Felons As Mortgage Brokers
When the housing market began to teeter on the edge of a meltdown,
state and federal agencies were unprepared to prevent an avalanche
of scams. In Florida, which some have called the mortgage fraud
capital of the country, a recent Miami Herald investigation found
that 10,000 convicted felons had been granted mortgage broker
licenses from 2001-2007. More than 4,000 were approved even though
they had committed crimes that the Office of Financial Regulation
was specifically instructed to screen out, including white collar
fraud, the newspaper reported.
Earlier this year, federal officials announced Operation Malicious
Mortgage -- 400 indictments against individuals and companies
allegedly involved mortgage fraud that led to nearly $1 billion
in theft. But authorities say they were only able to target the
worst fraud artists.
"We can’t investigate all the cases,” said Portland-based FBI agent Joe
Boyer. “We have to prioritize.”
Many homeowners who are victimized by a scam don’t even report
the crime to police, and those that do might find that officers
won’t take a report, said Portland police Detective Liz Cruthers.

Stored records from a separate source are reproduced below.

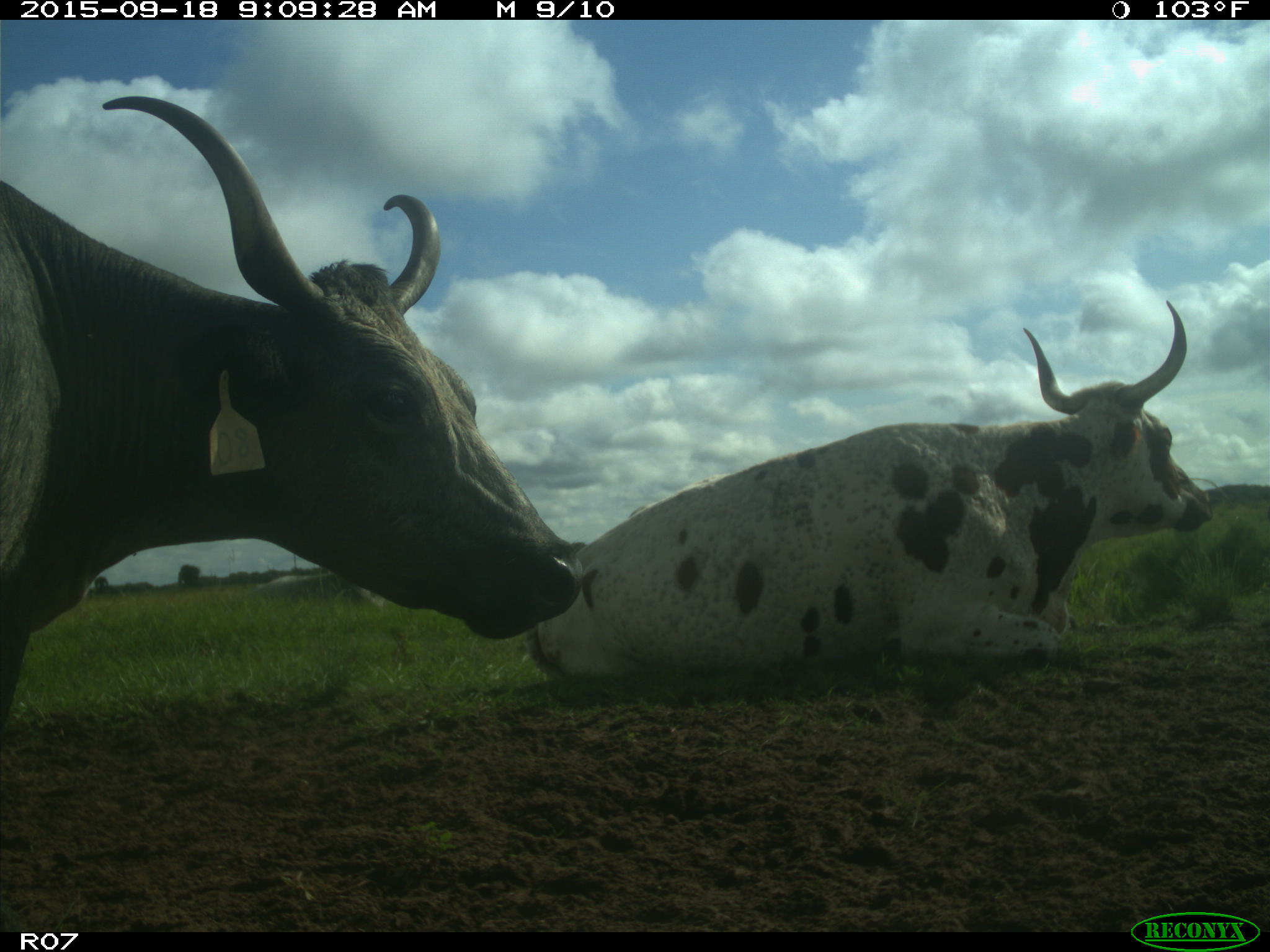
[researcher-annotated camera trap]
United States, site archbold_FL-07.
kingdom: Animalia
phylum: Chordata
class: Mammalia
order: Artiodactyla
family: Bovidae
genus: Bos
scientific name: Bos taurus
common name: domestic cow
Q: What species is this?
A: Bos taurus (domestic cow).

"If they do call police, I can guarantee you police will treat it as a
civil problem," said Cruthers, who runs seminars for Oregon
police so they will recognize the signs of mortgage fraud. “But
our position is it's easier to prevent these cases then to investigate
them.” Mortgage fraud is a general term. It covers the relatively
small fibs of homebuyers who stretch the truth on income statements
to squeeze into a new home. And it covers massive crimes involving
con men who buy hundreds of homes using falsified documents.
But many experts say there is an important distinction between
“fraud for housing” and “fraud for profit.”
Foreclosure rescue fraud falls in the latter category. While
no hard data is available on the prevalence of each type, Arthur
Prieston – whose firm, The Prieston Group, sells mortgage fraud
insurance -- said he believes that at least half all mortgage
fraud involves outright con men. And with the market for easy
credit and house flipping all but dried up, mortgage con artists
have increasingly trained their eyes on desperate homeowners
through foreclosure rescue fraud, he said.
Two years ago, foreclosure rescue fraud aimed at skimming equity
was child’s play. There were many homeowners around the country
who could not pay their mortgage but had plenty of equity in
their homes. A simple “suckers list” of at-risk owners with high
equity could be created simply by cross-referencing public “Notice
of Default” lists and local property tax rolls.
That's how former stripper Joy Jenise Jackson and her Washington,
D.C. area, firm Metropolitan Money Store managed to target only
homeowners in foreclosure with more than $100,000 in equity,
prosecutors say. Before her operation was shut down, Jackson
had skimmed $35 million in equity from hundreds of homes, according
to an indictment unsealed in February 2008.
In another variation of the scam, con artists talk victims into
transferring title of their home, then recruit investors know
as “straw buyers” to take legal ownership of the property. The
straw buyers pay off the old mortgage, take out loans against
the full equity of the homes and pocket the difference. The straw
buyers’ role is simply to provide a viable credit score and credit
profile so a bank will approve the loan.